Lettres à une autre inconnue/XXIII


Michel Lévy frères (p. 111-115).
◄  XXII
XXIV  ►


XXIII


Paris, 6 juin 1867.


Chère Présidente,


Je suis charmé d’apprendre que les eaux de Luxeuil vous font du bien ; mais je crains que le pays ne vous amuse guère. Je voudrais vous y envoyer des gens aimables ; mais il n’y en a pas beaucoup à présent et ils se portent ou trop mal ou trop bien pour aller à Luxeuil. Quant à moi, je ne puis bouger, vous le savez, et je me garderai bien d’aller réclamer vos soins en qualité de garde-malade. Je ne vois pas du tout. Je n’ai pas vu l’empereur Alexandre, et seulement hier le hasard m’a fait rencontrer le roi de Prusse, qui a été reçu, ce me semble, poliment, mais fraîchement, l’empereur Alexandre l’avait été mieux. Il est vrai que, l’autre jour, s’étant aventuré au Palais de Justice, un avocat en robe lui a crié dans l’oreille : « Vive la Pologne ! » Des étudiants de dixième année lui ont répété le même cri devant l’hôtel de Cluny. On dit pourtant qu’il est content et qu’il s’amuse. Les récits qu’on m’a faits de la fête de la princesse Metternich me font douter qu’on puisse faire aussi bien chez M. de Goltz et M. de Budberg. Je crois que, si j’avais des souverains à recevoir, je les mènerais à Mabille et à la Closerie des Lilas, selon le précepte qui recommande de donner du nouveau aux gens blasés. C’est pour cela que les amants des souveraines ne sauraient mieux faire que de les battre, afin de leur procurer des sensations encore inconnues. Les jambes de Mademoiselle Schneider paraissent avoir produit beaucoup d’effet sur le prince Vladimir. Son auguste père, après la visite aux Variétés, s’est promené tout seul dans le passage des Panoramas, suivi par quelques messieurs de la troupe de M. Hirvoix, chargé de le préserver des Polonais de mauvaise humeur. On a été quelque temps à se méprendre sur ses intentions, jusqu’à ce que, découvrant des cabinets particuliers mais publics, le czar y est entré d’un air de grande satisfaction.

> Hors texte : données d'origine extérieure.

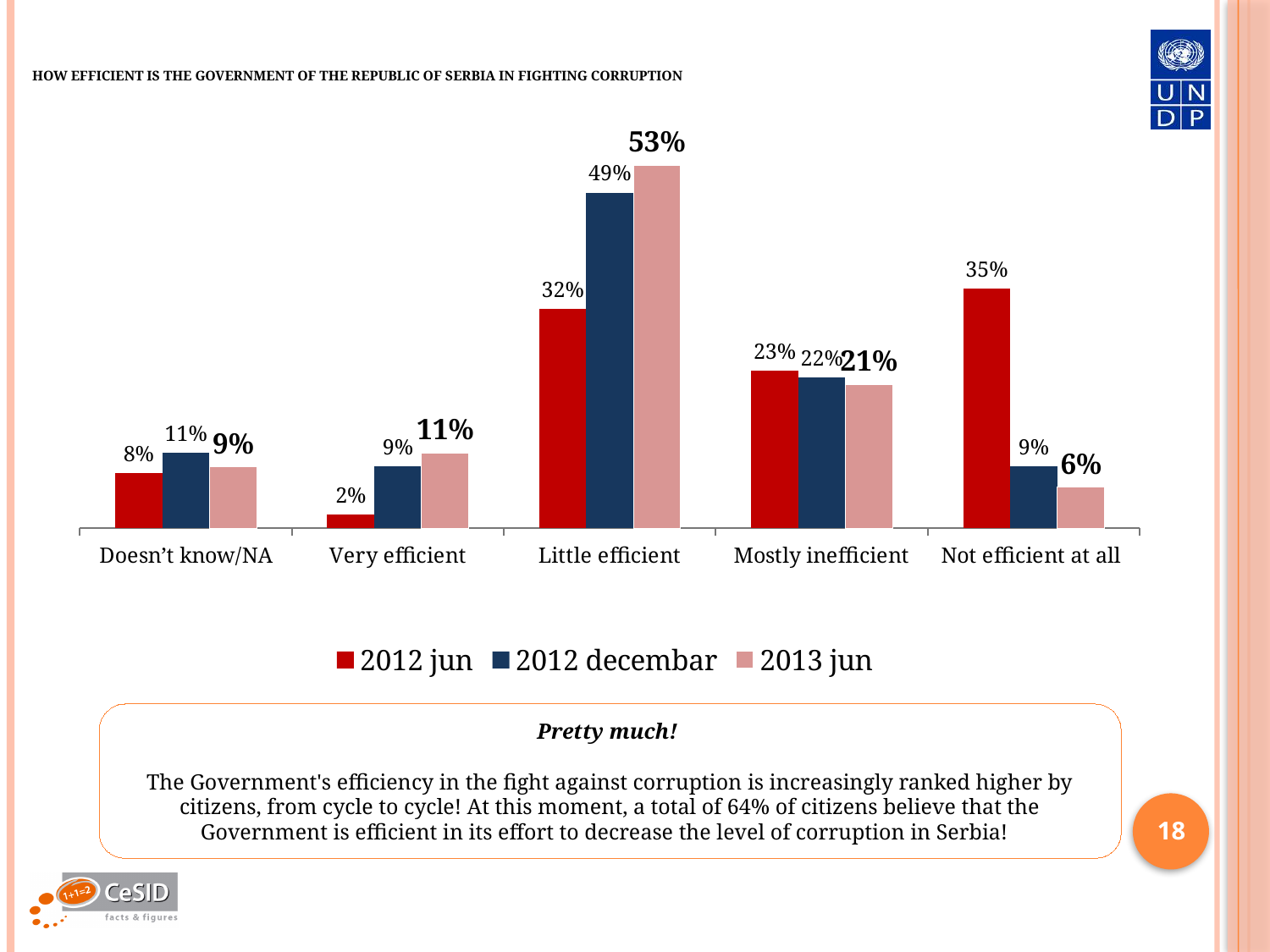
What is the difference between the 2013 jun and 2012 jun values for "Little efficient"? 21% Which series is shown in the lightest (pink) colour in the legend? 2013 jun What is the value for "Mostly inefficient" in the 2013 jun series? 21% Which category has the highest value in the 2012 decembar series? Little efficient What kind of chart is shown on the slide? Bar chart Which is larger for "Not efficient at all": the 2012 jun value or the 2013 jun value? 2012 jun What is the value for "Not efficient at all" in the 2012 jun series? 35% What is the value for "Little efficient" in the 2013 jun series? 53% What is the value for "Very efficient" in the 2012 decembar series? 9% How many categories are shown on the x axis? 5 Which category has the lowest value in the 2012 jun series? Very efficient How many series does the legend list? 3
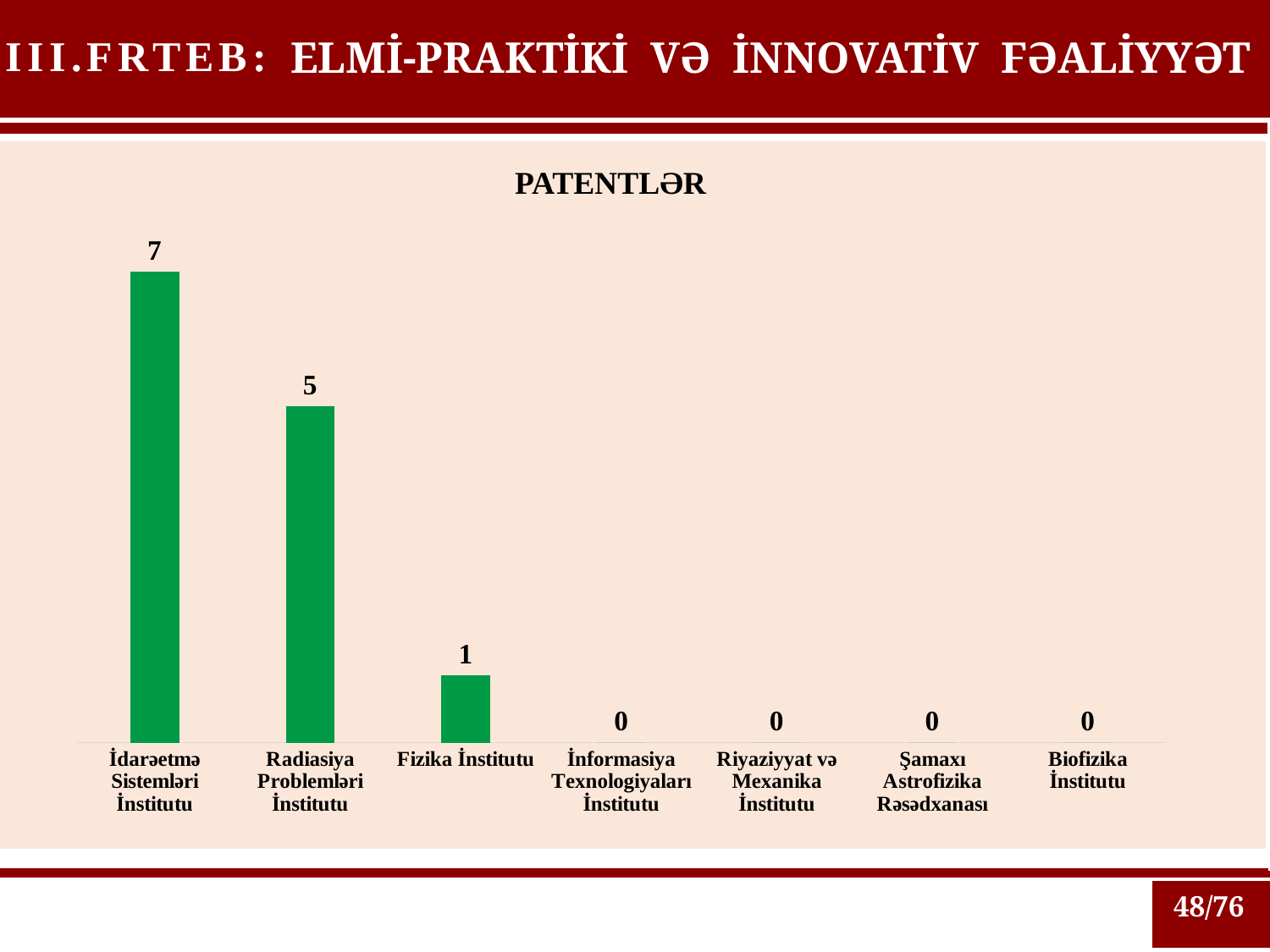
How many categories have a value of 0? 4 How many categories are shown on the x axis? 7 What is the value for Radiasiya Problemləri İnstitutu? 5 What kind of chart is shown? bar chart What is the value for İdarəetmə Sistemləri İnstitutu? 7 Which is larger, the value for Radiasiya Problemləri İnstitutu or the value for Fizika İnstitutu? Radiasiya Problemləri İnstitutu What is the value for Biofizika İnstitutu? 0 Which category has the highest value? İdarəetmə Sistemləri İnstitutu What is the difference between the values for İdarəetmə Sistemləri İnstitutu and Radiasiya Problemləri İnstitutu? 2 What is the difference between the values for Radiasiya Problemləri İnstitutu and Fizika İnstitutu? 4 What is the title of the chart? PATENTLƏR What is the value for Fizika İnstitutu? 1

Hier, à onze heures du soir, un de mes amis qui m’avait tenu compagnie et qui venait de me quitter, est remonté précipitamment pour me dire que le feu était à ma maison. En sortant dans la rue, un sergent de ville lui avait dit : « Comment, vous sortez et le feu est chez vous ! » J’ai ouvert la fenêtre et j’ai senti en effet beaucoup de fumée, mais je n’ai pas vu de feu. Il y avait sous ma fenêtre un grand rassemblement. Ma cuisinière commençait à prendre son chat et j’hésitais entre mon argent et mes bottes, lorsqu’on a découvert qu’il ne s’agissait que d’un feu chez un boulanger de la rue du Bac, assez loin de chez moi.

Adieu, chère Présidente ; vous ne me parlez pas de vos projets. Vous reverrai-je cette année ?

Veuillez agréer l’expression de tous mes respectueux hommages.